Carillion signboard photo Terry Robinson
The press, media and many MP’s are running around with a sense of righteous indignation over the collapse of Carillion – the construction, maintenance and facilities management company. The trouble is they don’t know who to direct it against. Has the government messed up – or has it done rather well to get projects constructed this cheaply? Is the company to blame for poor management – or is its demise the inevitable result of contracts that lump massive risks onto single contractors with wafer thin margins? Carillion had become more or less an arm of government. Is this purchaser / provider model a good one or should these services be brought back ‘in house’?
The fact is that Carillion was a Frankensteinian monster created out of disparate parts in response to government policy in the form of the PFI / PF2 private finance approach to the procurement of infrastructure and services. Except that Victor Frankenstein’s project started out with a noble motive which PFI never did.

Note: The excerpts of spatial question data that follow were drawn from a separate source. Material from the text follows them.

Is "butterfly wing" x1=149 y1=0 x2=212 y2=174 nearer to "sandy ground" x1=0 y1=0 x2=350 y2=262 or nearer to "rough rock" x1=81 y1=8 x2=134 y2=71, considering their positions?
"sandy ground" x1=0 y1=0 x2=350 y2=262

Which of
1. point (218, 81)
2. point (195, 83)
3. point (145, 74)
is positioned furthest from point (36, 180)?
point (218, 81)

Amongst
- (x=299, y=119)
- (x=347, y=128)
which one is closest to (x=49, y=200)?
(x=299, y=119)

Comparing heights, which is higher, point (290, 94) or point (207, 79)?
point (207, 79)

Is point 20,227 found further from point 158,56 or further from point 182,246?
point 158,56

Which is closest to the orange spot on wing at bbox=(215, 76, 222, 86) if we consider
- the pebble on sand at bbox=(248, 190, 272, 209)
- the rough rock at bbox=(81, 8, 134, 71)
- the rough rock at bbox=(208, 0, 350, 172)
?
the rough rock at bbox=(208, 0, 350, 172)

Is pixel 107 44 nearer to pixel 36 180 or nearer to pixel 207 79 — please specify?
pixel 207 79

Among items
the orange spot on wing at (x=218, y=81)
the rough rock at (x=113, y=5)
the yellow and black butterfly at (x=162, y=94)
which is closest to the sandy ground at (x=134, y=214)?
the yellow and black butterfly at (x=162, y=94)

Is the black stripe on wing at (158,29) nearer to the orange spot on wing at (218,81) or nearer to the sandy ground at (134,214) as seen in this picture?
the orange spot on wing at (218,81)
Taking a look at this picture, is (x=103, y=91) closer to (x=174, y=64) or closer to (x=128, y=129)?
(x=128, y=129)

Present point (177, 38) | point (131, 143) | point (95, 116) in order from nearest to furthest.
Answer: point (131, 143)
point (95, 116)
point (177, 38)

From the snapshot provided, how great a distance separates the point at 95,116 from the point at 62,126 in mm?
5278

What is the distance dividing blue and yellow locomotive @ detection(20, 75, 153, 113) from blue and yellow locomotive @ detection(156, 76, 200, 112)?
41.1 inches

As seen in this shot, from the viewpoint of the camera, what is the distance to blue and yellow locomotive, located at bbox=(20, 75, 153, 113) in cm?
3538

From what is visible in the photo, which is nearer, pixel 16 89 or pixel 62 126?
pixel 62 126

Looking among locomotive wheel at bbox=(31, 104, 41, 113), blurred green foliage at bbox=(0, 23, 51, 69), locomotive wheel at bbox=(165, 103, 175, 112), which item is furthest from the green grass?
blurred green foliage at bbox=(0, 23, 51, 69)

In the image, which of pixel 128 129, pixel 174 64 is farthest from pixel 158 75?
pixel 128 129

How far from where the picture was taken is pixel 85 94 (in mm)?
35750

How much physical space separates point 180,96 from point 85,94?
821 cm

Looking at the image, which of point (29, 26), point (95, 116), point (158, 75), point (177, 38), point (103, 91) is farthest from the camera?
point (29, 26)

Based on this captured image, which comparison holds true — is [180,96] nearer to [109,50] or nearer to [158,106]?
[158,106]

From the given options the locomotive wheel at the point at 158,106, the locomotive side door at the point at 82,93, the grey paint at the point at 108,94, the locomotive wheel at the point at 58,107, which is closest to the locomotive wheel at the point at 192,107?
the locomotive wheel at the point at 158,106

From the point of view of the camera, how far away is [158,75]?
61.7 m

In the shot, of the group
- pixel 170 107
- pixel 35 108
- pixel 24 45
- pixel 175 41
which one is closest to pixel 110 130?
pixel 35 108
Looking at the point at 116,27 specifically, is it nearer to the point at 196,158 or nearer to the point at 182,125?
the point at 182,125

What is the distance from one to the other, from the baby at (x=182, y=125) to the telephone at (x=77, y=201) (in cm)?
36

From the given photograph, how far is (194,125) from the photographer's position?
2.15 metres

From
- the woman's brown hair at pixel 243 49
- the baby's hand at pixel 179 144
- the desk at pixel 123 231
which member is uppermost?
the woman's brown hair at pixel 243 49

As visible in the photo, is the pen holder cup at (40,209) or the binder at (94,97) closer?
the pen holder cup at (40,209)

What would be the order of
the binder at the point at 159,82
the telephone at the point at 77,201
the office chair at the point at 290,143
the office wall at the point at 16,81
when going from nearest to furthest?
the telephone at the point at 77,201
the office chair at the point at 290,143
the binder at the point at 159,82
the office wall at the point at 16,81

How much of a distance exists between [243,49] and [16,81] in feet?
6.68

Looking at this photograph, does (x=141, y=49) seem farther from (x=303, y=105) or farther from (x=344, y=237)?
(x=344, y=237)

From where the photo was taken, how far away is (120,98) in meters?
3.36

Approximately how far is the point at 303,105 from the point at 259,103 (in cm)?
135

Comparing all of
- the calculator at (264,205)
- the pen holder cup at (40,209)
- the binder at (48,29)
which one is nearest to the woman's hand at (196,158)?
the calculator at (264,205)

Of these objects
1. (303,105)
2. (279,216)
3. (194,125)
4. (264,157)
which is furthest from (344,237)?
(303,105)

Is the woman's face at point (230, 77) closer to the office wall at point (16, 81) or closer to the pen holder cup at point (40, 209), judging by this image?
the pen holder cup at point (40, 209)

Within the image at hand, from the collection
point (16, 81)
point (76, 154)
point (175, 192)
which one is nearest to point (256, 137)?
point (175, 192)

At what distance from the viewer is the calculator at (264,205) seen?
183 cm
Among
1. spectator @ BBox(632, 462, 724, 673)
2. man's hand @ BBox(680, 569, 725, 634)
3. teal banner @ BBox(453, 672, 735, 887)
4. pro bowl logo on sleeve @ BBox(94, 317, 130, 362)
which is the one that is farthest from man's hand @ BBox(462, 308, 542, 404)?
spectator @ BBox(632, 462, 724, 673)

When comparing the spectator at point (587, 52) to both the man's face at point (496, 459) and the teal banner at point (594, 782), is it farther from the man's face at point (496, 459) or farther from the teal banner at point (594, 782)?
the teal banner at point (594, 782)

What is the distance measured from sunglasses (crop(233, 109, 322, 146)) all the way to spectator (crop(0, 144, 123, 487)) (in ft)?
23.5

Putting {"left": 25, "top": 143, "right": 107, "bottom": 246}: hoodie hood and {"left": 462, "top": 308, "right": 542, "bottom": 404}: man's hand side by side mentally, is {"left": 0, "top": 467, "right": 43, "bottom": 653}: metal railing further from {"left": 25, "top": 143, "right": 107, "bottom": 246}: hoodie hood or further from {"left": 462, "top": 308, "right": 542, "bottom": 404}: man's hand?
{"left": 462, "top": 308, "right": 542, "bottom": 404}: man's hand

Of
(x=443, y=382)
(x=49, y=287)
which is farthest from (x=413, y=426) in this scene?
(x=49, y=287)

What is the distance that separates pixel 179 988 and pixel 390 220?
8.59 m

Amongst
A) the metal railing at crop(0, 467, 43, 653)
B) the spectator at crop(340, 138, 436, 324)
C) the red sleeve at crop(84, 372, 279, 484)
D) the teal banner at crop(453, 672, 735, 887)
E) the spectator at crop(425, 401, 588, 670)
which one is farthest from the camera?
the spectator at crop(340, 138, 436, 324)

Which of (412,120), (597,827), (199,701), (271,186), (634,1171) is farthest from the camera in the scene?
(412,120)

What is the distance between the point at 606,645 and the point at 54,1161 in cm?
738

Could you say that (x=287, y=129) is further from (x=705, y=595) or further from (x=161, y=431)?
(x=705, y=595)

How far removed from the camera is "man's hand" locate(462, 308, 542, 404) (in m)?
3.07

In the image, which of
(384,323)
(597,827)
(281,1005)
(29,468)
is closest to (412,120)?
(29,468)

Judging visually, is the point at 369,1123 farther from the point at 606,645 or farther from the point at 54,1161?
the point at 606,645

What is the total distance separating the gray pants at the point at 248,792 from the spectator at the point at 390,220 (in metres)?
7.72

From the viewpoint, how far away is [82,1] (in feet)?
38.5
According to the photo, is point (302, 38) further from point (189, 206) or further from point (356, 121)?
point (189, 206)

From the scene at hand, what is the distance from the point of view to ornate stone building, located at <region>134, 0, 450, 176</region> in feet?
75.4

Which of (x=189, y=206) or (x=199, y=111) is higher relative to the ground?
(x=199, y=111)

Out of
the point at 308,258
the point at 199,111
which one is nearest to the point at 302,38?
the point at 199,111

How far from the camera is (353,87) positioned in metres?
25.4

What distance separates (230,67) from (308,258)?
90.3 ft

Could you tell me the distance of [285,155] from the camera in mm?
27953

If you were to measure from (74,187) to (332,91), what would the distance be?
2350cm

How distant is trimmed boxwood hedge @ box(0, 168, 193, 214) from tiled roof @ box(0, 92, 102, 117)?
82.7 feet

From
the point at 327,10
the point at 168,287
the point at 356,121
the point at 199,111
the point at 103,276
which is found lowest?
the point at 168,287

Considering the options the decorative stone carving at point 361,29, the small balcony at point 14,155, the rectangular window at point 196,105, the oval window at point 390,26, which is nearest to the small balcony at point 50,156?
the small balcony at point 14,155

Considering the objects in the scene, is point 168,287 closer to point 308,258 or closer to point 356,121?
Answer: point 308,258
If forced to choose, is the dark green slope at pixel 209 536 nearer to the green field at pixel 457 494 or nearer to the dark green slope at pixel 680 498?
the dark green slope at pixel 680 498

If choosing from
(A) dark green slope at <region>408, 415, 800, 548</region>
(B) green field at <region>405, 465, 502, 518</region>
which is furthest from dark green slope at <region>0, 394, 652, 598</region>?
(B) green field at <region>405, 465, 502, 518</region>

Carillion’s liquidation coincides perfectly with a report into PFI / PF2 by the National Audit Office which doesn’t come to any definitive conclusions but states bizarrely, even after all these years, that ‘(the) overall performance of PFI has not been quantified’ and ‘HM Treasury has noted that the higher cost of private financing means that the economic case for the model rests on achieving cost savings in the construction or operation of the project; or through the delivery of a qualitatively superior project’. For all its numbers, graphs and charts one thing the National Audit Office can’t quantify is the sheer ugliness of the buildings. Badly designed by architects on a limited service and a tiny fee and poorly constructed of cheap materials, PFI / PF2 projects stand as a damning indictment of where we are as a society in every way.
Whatever the savings have been in the past the government is going to have to pay more in the future and an awful lot more now to get these particular projects finished by someone else. An audit will be needed to establish what stage the work has reached and the true state of the partially completed work. Another contractor will need to be found who will want more money than Carillion was expecting plus a premium to make a suitable team available at short notice.
There has been just too much politics involved in the delivery of public infrastructure for too many years. The return of a traditional and common sense approach is long overdue.